England are without bowler Ollie Robinson for the series decider, after his debut was marred by the emergence of offensive tweets he had posted in 2012, when he was 18.
Robinson has been stood down pending an investigation, but further problematic posts from other players have surfaced since.
Before the First Test, Root and his team-mates stood on the boundary at Lord’s observing a ‘moment of unity’.
They will do so again tomorrow, despite the events of the last week. England received criticism from some quarters for stopping taking the knee halfway through last summer. The men’s team did it when West Indies and Ireland toured, before shelving it for their games against Pakistan and Australia.
“We will [do it again],” said Root, with regards to the ‘moment of unity’. “We have committed to making a positive change in our sport and it would be against everything we have spent… this group of players and how we currently feel about things.
“That doesn’t change just because of what’s happened. We have to face up to things. We accept that we are not perfect and we have made mistakes, as a lot of young people have. We have to own that and be strong with that. We have to stay together as a group of players and we have to make sure that we continue to keep trying to improve the sport and improve society through sport.

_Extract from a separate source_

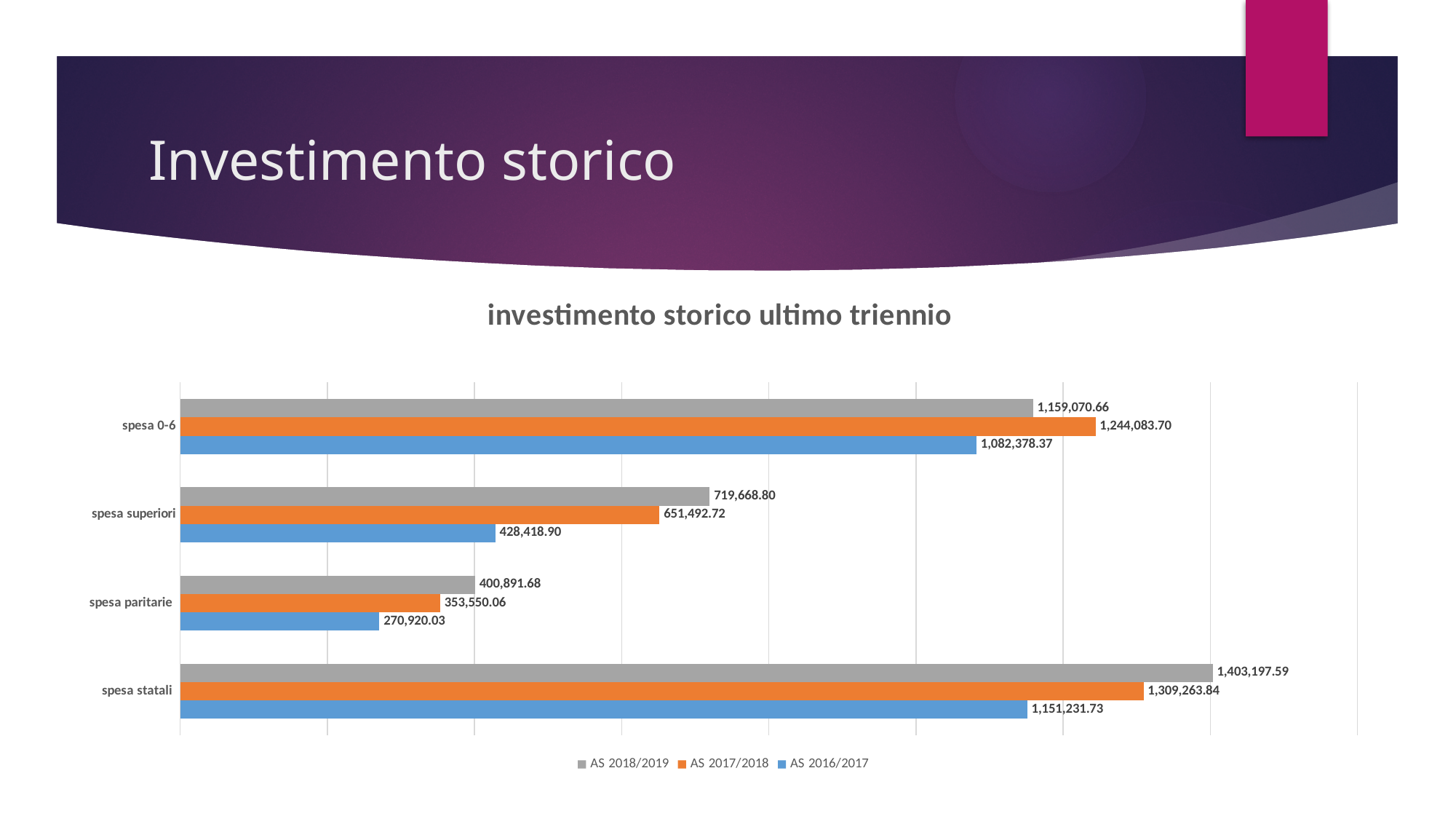
What is the title of the chart? investimento storico ultimo triennio What is the value for spesa statali in AS 2018/2019? 1,403,197.59 What is the value for spesa 0-6 in AS 2017/2018? 1,244,083.70 Which category has the lowest value in AS 2018/2019? spesa paritarie How many categories are shown on the chart? 4 What is the difference between the AS 2018/2019 and AS 2017/2018 values for spesa statali? 93,933.75 Which category has the highest value in AS 2016/2017? spesa statali How many series does the legend list? 3 What is the value for spesa paritarie in AS 2016/2017? 270,920.03 Do the values for spesa superiori rise or fall from AS 2016/2017 to AS 2018/2019? rise Which is larger for spesa 0-6: the AS 2018/2019 value or the AS 2017/2018 value? AS 2017/2018 What type of chart is shown on the slide? bar chart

“If we can do that and keep trying to spread that message, a lot of good can come off the back of some bad stuff that has happened in the last week.”
Root described the last seven days as “uncomfortable for everyone”.

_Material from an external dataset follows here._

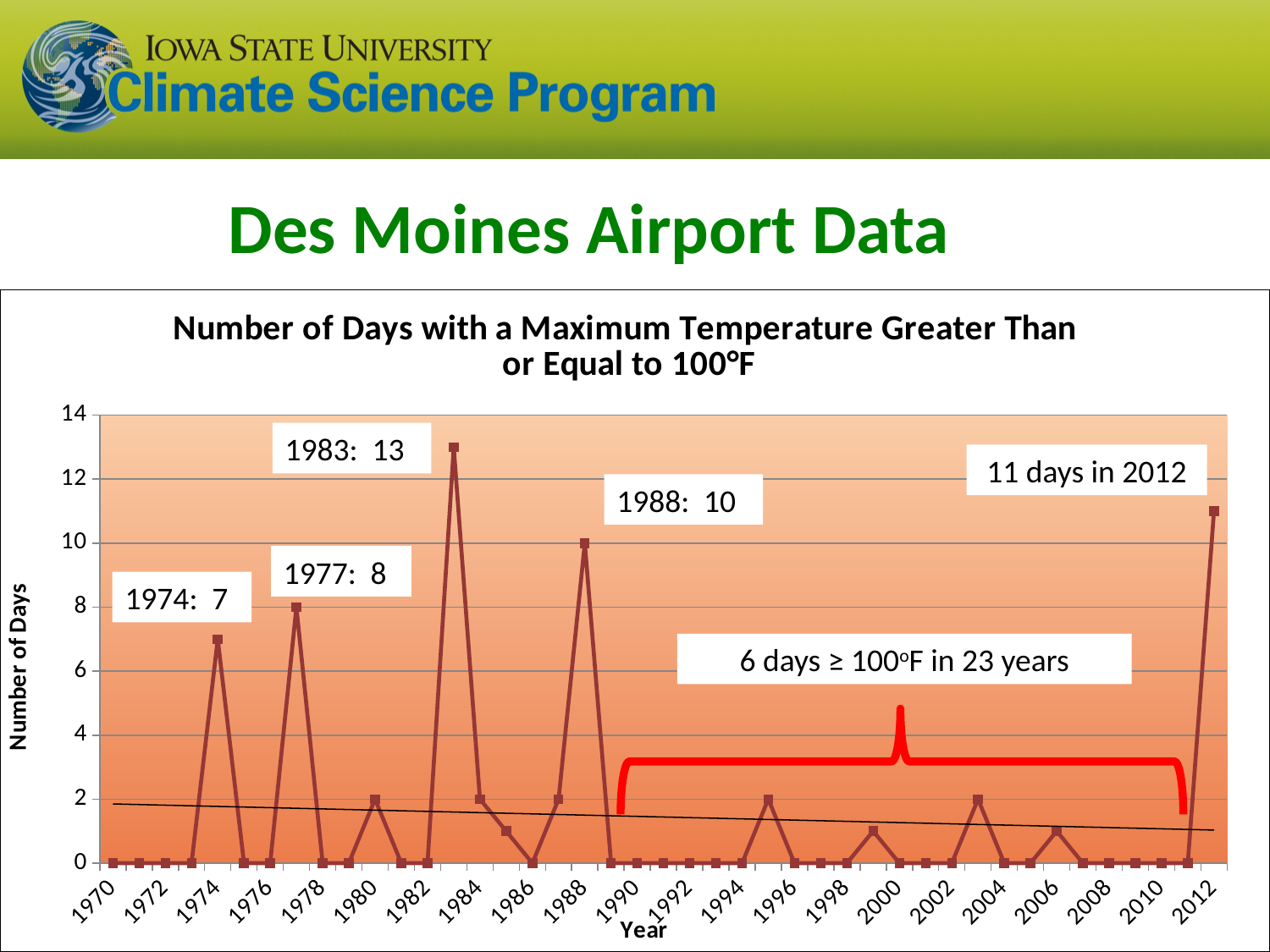
How many days with a maximum temperature of at least 100°F were recorded in 1983? 13 Which year has the highest number of days with a maximum temperature of at least 100°F? 1983 What is the title of the chart? Number of Days with a Maximum Temperature Greater Than or Equal to 100°F What is the label of the vertical axis? Number of Days Is the value for 1983 greater or less than 12? greater What is the difference between the number of days in 1983 and the number of days in 1988? 3 What kind of chart is shown on the slide? line chart Which year had more days with a maximum temperature of at least 100°F, 1974 or 1977? 1977 How many days with a maximum temperature of at least 100°F were recorded in 2012? 11 How many days with a maximum temperature of at least 100°F were recorded in 1974? 7 How many days with a maximum temperature of at least 100°F were recorded in 1988? 10 Does the black trend line drawn across the chart rise or fall from 1970 to 2012? fall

“Ultimately, as a side we have to find ways of bettering our game and better society through cricket,” he said. “We will continue to keep wearing those shirts, we will continue to keep finding ways to educate ourselves as players and as a group, and we will continue to find ways of bettering our sport and ways to action that throughout this summer and beyond.
“That’s very much how I feel, very much how the group feels. We have spent a lot of time talking about things, whether it be this week or over the last year in particular. How can we shape the game better, how can we make a real difference as a group of players? We are still very much committed to that, even in light of what’s happened. That’s not going to sway us. We do feel strongly about this and we will continue to keep trying to make a difference within our sport.”